In 2011, Soleimani and other members of the Qods Force were implicated in the failed Iranian plot to assassinate the Saudi Arabian ambassador to the U.S. at a popular restaurant in Washington, D.C. As part of the nuclear deal reached with Iran, the UN travel ban on Soleimani will be lifted either in October 2020 or when the International Atomic Energy Agency determines that all nuclear material in Iran is for peaceful purposes.

In The Iranian Empire is Almost Complete, which was published in the December 2016 issue of The Tower Magazine, Hanin Ghaddar explained how IRGC has coopted local Shiite militias, including the Iraqi Popular Mobilization Units (PMU) to project its power across the Middle East.

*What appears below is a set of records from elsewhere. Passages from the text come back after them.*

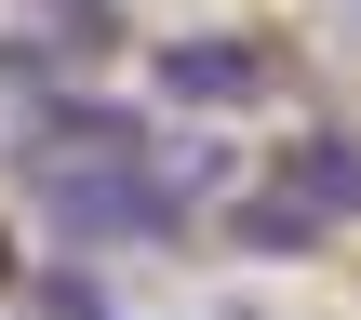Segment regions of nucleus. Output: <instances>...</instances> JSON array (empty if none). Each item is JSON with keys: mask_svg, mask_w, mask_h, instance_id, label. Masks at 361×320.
Here are the masks:
<instances>
[{"mask_svg": "<svg viewBox=\"0 0 361 320\" xmlns=\"http://www.w3.org/2000/svg\"><path fill=\"white\" fill-rule=\"evenodd\" d=\"M161 80H174L188 107H228V94L255 80V53H241V40H188V53H161Z\"/></svg>", "mask_w": 361, "mask_h": 320, "instance_id": "f257e3e1", "label": "nucleus"}]
</instances>
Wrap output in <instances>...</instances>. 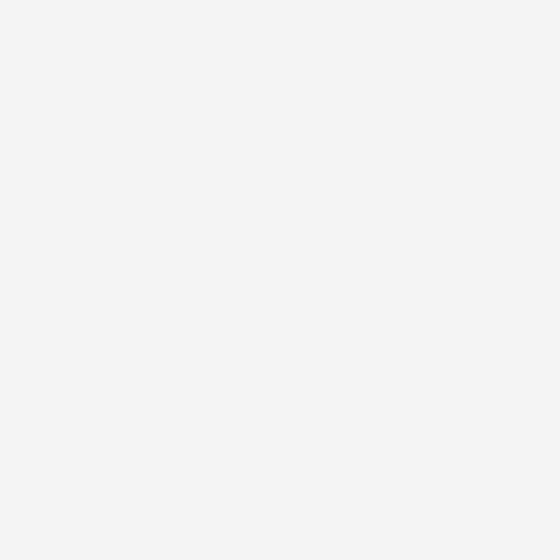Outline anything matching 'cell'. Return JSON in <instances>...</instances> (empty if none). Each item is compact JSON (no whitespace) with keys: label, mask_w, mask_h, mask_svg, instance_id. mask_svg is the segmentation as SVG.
Wrapping results in <instances>:
<instances>
[]
</instances>
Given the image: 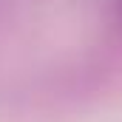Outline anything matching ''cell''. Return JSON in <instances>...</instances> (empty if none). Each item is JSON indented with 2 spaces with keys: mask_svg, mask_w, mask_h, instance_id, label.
<instances>
[]
</instances>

The PMUs are now being assimilated into the Iraqi army, and Lebanon’s government, including military and security institutions, is already in full coordination with Hezbollah. In Syria, Iran is the sole decision-maker in the area controlled by regime forces, which stretches from the Alawite coast up to Homs, the suburbs of Damascus, Qalamoun, and the Lebanese border. To complete its imperialist plan, Iran now only needs to link Tel Afar, which is under siege by the PMUs, to Syria via Sinjar. This should not be particularly difficult. By controlling the three capitals, fostering an army of almost 100,000 Arab Shi’ites under IRGC command, and maintaining a land bridge to consolidate its power, Iran will be firmly entrenched as a regional hegemon, controlling an territory that stretches from Tehran to Beirut via Baghdad.

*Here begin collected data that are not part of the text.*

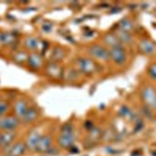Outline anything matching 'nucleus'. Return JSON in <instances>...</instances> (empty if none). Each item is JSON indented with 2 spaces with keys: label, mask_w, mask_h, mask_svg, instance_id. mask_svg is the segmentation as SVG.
I'll return each mask as SVG.
<instances>
[{
  "label": "nucleus",
  "mask_w": 156,
  "mask_h": 156,
  "mask_svg": "<svg viewBox=\"0 0 156 156\" xmlns=\"http://www.w3.org/2000/svg\"><path fill=\"white\" fill-rule=\"evenodd\" d=\"M38 112L34 107L28 108L26 113L22 118V120L26 123H31L35 121L38 117Z\"/></svg>",
  "instance_id": "12"
},
{
  "label": "nucleus",
  "mask_w": 156,
  "mask_h": 156,
  "mask_svg": "<svg viewBox=\"0 0 156 156\" xmlns=\"http://www.w3.org/2000/svg\"><path fill=\"white\" fill-rule=\"evenodd\" d=\"M52 58L55 60L61 59L63 57V52L60 49H55L52 54Z\"/></svg>",
  "instance_id": "22"
},
{
  "label": "nucleus",
  "mask_w": 156,
  "mask_h": 156,
  "mask_svg": "<svg viewBox=\"0 0 156 156\" xmlns=\"http://www.w3.org/2000/svg\"><path fill=\"white\" fill-rule=\"evenodd\" d=\"M80 69L85 73H91L95 69V65L91 60L88 58H82L79 61Z\"/></svg>",
  "instance_id": "10"
},
{
  "label": "nucleus",
  "mask_w": 156,
  "mask_h": 156,
  "mask_svg": "<svg viewBox=\"0 0 156 156\" xmlns=\"http://www.w3.org/2000/svg\"><path fill=\"white\" fill-rule=\"evenodd\" d=\"M9 105L7 102L4 101H0V117L4 116V115L9 110Z\"/></svg>",
  "instance_id": "21"
},
{
  "label": "nucleus",
  "mask_w": 156,
  "mask_h": 156,
  "mask_svg": "<svg viewBox=\"0 0 156 156\" xmlns=\"http://www.w3.org/2000/svg\"><path fill=\"white\" fill-rule=\"evenodd\" d=\"M1 95H0V101H1Z\"/></svg>",
  "instance_id": "27"
},
{
  "label": "nucleus",
  "mask_w": 156,
  "mask_h": 156,
  "mask_svg": "<svg viewBox=\"0 0 156 156\" xmlns=\"http://www.w3.org/2000/svg\"><path fill=\"white\" fill-rule=\"evenodd\" d=\"M1 133H0V140H1Z\"/></svg>",
  "instance_id": "26"
},
{
  "label": "nucleus",
  "mask_w": 156,
  "mask_h": 156,
  "mask_svg": "<svg viewBox=\"0 0 156 156\" xmlns=\"http://www.w3.org/2000/svg\"><path fill=\"white\" fill-rule=\"evenodd\" d=\"M41 136V135L38 132V131L35 130L31 131L29 133L28 136L27 137V140L26 142V145L27 148H28L30 151L35 150Z\"/></svg>",
  "instance_id": "5"
},
{
  "label": "nucleus",
  "mask_w": 156,
  "mask_h": 156,
  "mask_svg": "<svg viewBox=\"0 0 156 156\" xmlns=\"http://www.w3.org/2000/svg\"><path fill=\"white\" fill-rule=\"evenodd\" d=\"M120 27L122 29V30L124 31H129L130 30H132V29L133 28V24L131 23V21L127 19H124L122 20H121L120 21L119 23Z\"/></svg>",
  "instance_id": "18"
},
{
  "label": "nucleus",
  "mask_w": 156,
  "mask_h": 156,
  "mask_svg": "<svg viewBox=\"0 0 156 156\" xmlns=\"http://www.w3.org/2000/svg\"><path fill=\"white\" fill-rule=\"evenodd\" d=\"M51 143L52 140L49 136H41L35 151H37L38 152L40 153L48 152L51 149Z\"/></svg>",
  "instance_id": "6"
},
{
  "label": "nucleus",
  "mask_w": 156,
  "mask_h": 156,
  "mask_svg": "<svg viewBox=\"0 0 156 156\" xmlns=\"http://www.w3.org/2000/svg\"><path fill=\"white\" fill-rule=\"evenodd\" d=\"M143 98L150 107L156 108V93L151 87L145 88L143 91Z\"/></svg>",
  "instance_id": "4"
},
{
  "label": "nucleus",
  "mask_w": 156,
  "mask_h": 156,
  "mask_svg": "<svg viewBox=\"0 0 156 156\" xmlns=\"http://www.w3.org/2000/svg\"><path fill=\"white\" fill-rule=\"evenodd\" d=\"M15 40V35L9 32H1L0 33V43L5 45H9L12 44Z\"/></svg>",
  "instance_id": "15"
},
{
  "label": "nucleus",
  "mask_w": 156,
  "mask_h": 156,
  "mask_svg": "<svg viewBox=\"0 0 156 156\" xmlns=\"http://www.w3.org/2000/svg\"><path fill=\"white\" fill-rule=\"evenodd\" d=\"M118 38L120 41H122L125 43H130L132 40V38L129 34L127 33V32L124 30H119L118 33Z\"/></svg>",
  "instance_id": "19"
},
{
  "label": "nucleus",
  "mask_w": 156,
  "mask_h": 156,
  "mask_svg": "<svg viewBox=\"0 0 156 156\" xmlns=\"http://www.w3.org/2000/svg\"><path fill=\"white\" fill-rule=\"evenodd\" d=\"M16 135L14 130L5 131L1 134L0 140V147L2 149L7 148L10 146Z\"/></svg>",
  "instance_id": "3"
},
{
  "label": "nucleus",
  "mask_w": 156,
  "mask_h": 156,
  "mask_svg": "<svg viewBox=\"0 0 156 156\" xmlns=\"http://www.w3.org/2000/svg\"><path fill=\"white\" fill-rule=\"evenodd\" d=\"M29 65L33 68H38L41 65L42 60L39 55L35 53L30 54L27 57Z\"/></svg>",
  "instance_id": "13"
},
{
  "label": "nucleus",
  "mask_w": 156,
  "mask_h": 156,
  "mask_svg": "<svg viewBox=\"0 0 156 156\" xmlns=\"http://www.w3.org/2000/svg\"><path fill=\"white\" fill-rule=\"evenodd\" d=\"M26 148V143L21 141L16 143L13 146L10 147L7 156H21L24 154Z\"/></svg>",
  "instance_id": "7"
},
{
  "label": "nucleus",
  "mask_w": 156,
  "mask_h": 156,
  "mask_svg": "<svg viewBox=\"0 0 156 156\" xmlns=\"http://www.w3.org/2000/svg\"><path fill=\"white\" fill-rule=\"evenodd\" d=\"M140 49L146 53H151L155 49V46L153 43L149 40H143L140 44Z\"/></svg>",
  "instance_id": "16"
},
{
  "label": "nucleus",
  "mask_w": 156,
  "mask_h": 156,
  "mask_svg": "<svg viewBox=\"0 0 156 156\" xmlns=\"http://www.w3.org/2000/svg\"><path fill=\"white\" fill-rule=\"evenodd\" d=\"M151 76L156 80V64L152 65L149 70Z\"/></svg>",
  "instance_id": "24"
},
{
  "label": "nucleus",
  "mask_w": 156,
  "mask_h": 156,
  "mask_svg": "<svg viewBox=\"0 0 156 156\" xmlns=\"http://www.w3.org/2000/svg\"><path fill=\"white\" fill-rule=\"evenodd\" d=\"M109 54L113 60L117 63L122 64L126 60V54L121 48L112 49Z\"/></svg>",
  "instance_id": "8"
},
{
  "label": "nucleus",
  "mask_w": 156,
  "mask_h": 156,
  "mask_svg": "<svg viewBox=\"0 0 156 156\" xmlns=\"http://www.w3.org/2000/svg\"><path fill=\"white\" fill-rule=\"evenodd\" d=\"M27 109L28 107L27 103L23 99H20L16 101L14 106L15 112L16 115V117L18 119H22L23 118Z\"/></svg>",
  "instance_id": "9"
},
{
  "label": "nucleus",
  "mask_w": 156,
  "mask_h": 156,
  "mask_svg": "<svg viewBox=\"0 0 156 156\" xmlns=\"http://www.w3.org/2000/svg\"><path fill=\"white\" fill-rule=\"evenodd\" d=\"M48 73L52 76H58L60 74L61 71L60 68L55 65H50L48 67Z\"/></svg>",
  "instance_id": "20"
},
{
  "label": "nucleus",
  "mask_w": 156,
  "mask_h": 156,
  "mask_svg": "<svg viewBox=\"0 0 156 156\" xmlns=\"http://www.w3.org/2000/svg\"><path fill=\"white\" fill-rule=\"evenodd\" d=\"M51 25L49 24H44L43 25V29L45 32H49L51 30Z\"/></svg>",
  "instance_id": "25"
},
{
  "label": "nucleus",
  "mask_w": 156,
  "mask_h": 156,
  "mask_svg": "<svg viewBox=\"0 0 156 156\" xmlns=\"http://www.w3.org/2000/svg\"><path fill=\"white\" fill-rule=\"evenodd\" d=\"M74 141V136L72 133H63L58 140V143L63 147H68L71 146Z\"/></svg>",
  "instance_id": "11"
},
{
  "label": "nucleus",
  "mask_w": 156,
  "mask_h": 156,
  "mask_svg": "<svg viewBox=\"0 0 156 156\" xmlns=\"http://www.w3.org/2000/svg\"><path fill=\"white\" fill-rule=\"evenodd\" d=\"M20 124L16 116H6L0 117V130L5 131L14 130Z\"/></svg>",
  "instance_id": "1"
},
{
  "label": "nucleus",
  "mask_w": 156,
  "mask_h": 156,
  "mask_svg": "<svg viewBox=\"0 0 156 156\" xmlns=\"http://www.w3.org/2000/svg\"><path fill=\"white\" fill-rule=\"evenodd\" d=\"M104 41L107 44L113 46V48H121L120 40L118 37L114 35L113 34H107L104 37Z\"/></svg>",
  "instance_id": "14"
},
{
  "label": "nucleus",
  "mask_w": 156,
  "mask_h": 156,
  "mask_svg": "<svg viewBox=\"0 0 156 156\" xmlns=\"http://www.w3.org/2000/svg\"><path fill=\"white\" fill-rule=\"evenodd\" d=\"M89 52L93 57L103 60L108 59L110 55L109 53L106 49H105L102 46L98 44L90 46Z\"/></svg>",
  "instance_id": "2"
},
{
  "label": "nucleus",
  "mask_w": 156,
  "mask_h": 156,
  "mask_svg": "<svg viewBox=\"0 0 156 156\" xmlns=\"http://www.w3.org/2000/svg\"><path fill=\"white\" fill-rule=\"evenodd\" d=\"M26 46L30 49H35L38 46V41L34 37H30L25 41Z\"/></svg>",
  "instance_id": "17"
},
{
  "label": "nucleus",
  "mask_w": 156,
  "mask_h": 156,
  "mask_svg": "<svg viewBox=\"0 0 156 156\" xmlns=\"http://www.w3.org/2000/svg\"><path fill=\"white\" fill-rule=\"evenodd\" d=\"M26 58L27 57H26V53L23 52H19L18 53H16V55L15 56V59L18 62L24 61Z\"/></svg>",
  "instance_id": "23"
}]
</instances>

The day after Baghdad announced that PMUs would be folded into its military, Hezbollah was officially integrated into the Syrian army’s elite Fifth Corps. Iran’s militias in Iraq and Syria will soon have legal cover, protecting them from international accusations of terrorism. They will still get their orders from Iran, however, as both Iraq and Syria lost their status as independent sovereign states. In Lebanon, the case is different, as Hezbollah already has total control over state institutions.

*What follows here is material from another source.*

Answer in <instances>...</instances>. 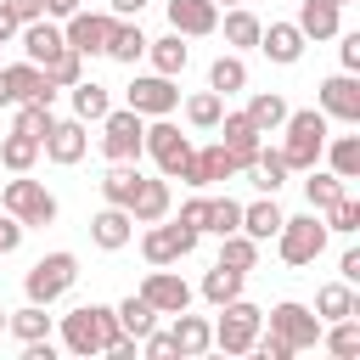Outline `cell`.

To maintain the regional corridor through which it deploys and supplies its proxy army, Iran has resorted to demographic changes, i.e., ethnic cleansing, mainly in Syria. The Sunni population of Homs and the Damascus suburbs has been evacuated over the past several years and moved to Idlib province. The residents of these areas, who were under siege for four years, surrendered after heavy regime bombardment and deteriorating humanitarian conditions. Assad’s “starve or surrender” tactics in these areas have forced many rebels to give up in exchange for basic needs such as food and medicine.